The Romans adopted this style of writing from the Etruscans, the earlier tribe that inhabited Italy, who lived long before Rome became a dominant world power. In fact, many ancient people communicated in more primitive ways, such as images. Since the Etruscan alphabet was limited, they used fewer letters that were only written in upper case. Later, the Romans modified their alphabet with lowercase letters, punctuation, and word breaks, which the Western world now recognizes.
An example in English, written using scriptio continua, looked something like this: UNITED STATES HISTORY GOES BACK MORE THAN FOUR CENTURIES which reads: “The history of the United States goes back more than four centuries.” Obviously, this sentence seems cumbersome and somewhat difficult to read, but writing scriptio continua had several advantages. Roman scribes kept expensive ink and papyrus, as well as the stone on which they carved their language. It also saved space for more words and expanding ideas. The biggest requirement for Roman scribes was a thorough knowledge of their uppercase alphabet, which simplified the writing process for them.
Eventually, scribes in Europe who copied Old Latin manuscripts began spacing between words while using small or “minuscule” letters which arose in Ireland in the 7th and 8th centuries AD in the same way. Of course, writing in Western civilization today followed the same pattern, which is a much easier method than writing continuously. Also, this new way of copying made the continuous reading of Latin letters much easier to understand. Europeans were now becoming scholars who read silently, which is quite different from the ancients who never considered reading for information or pleasure as an art form.

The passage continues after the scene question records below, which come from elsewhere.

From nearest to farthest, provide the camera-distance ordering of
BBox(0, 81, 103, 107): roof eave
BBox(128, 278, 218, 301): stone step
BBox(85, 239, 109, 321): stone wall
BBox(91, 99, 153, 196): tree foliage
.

For more than a millennium, most of the Western world stopped using continuous scripts until computers became popular in the 1980s, and in the 1990s, the Internet, or World Wide Web, introduced forms of communication. newer and faster. But today’s characters incorporate much more than capital letters. After all, language has developed since the Romans and today it has become much more complicated.
The continuous script is the common denominator between the Latin language and the current “machine language” when typing passwords, web addresses, email addresses, domain names, using the full range of symbols available, such as: Roman letters large and small mixed with Arabic numerals ( 1,2,3,4, etc.) and symbols that can be accessed using the Shift key commands and number keys. Spaces are not included because in machine language they cause a gap or break in memory. For example, a password might look like this: D5v27WfIO. Emails display a user’s name. A web address might look like this: http://www.amazon.com.
Today, we are close to being as dependent on the use of “scriptio continua” as the ancient Greeks and Romans. Every day we visit the internet powering up our computers and mobile devices that rely on a form of continuous scripting language. In today’s world, no one can communicate without continuous scripts that are used as codes that allow computers to receive, store, and execute important digital information. So it seems ironic that one of today’s best technologies was influenced by one of the oldest known writing patterns in the ancient world.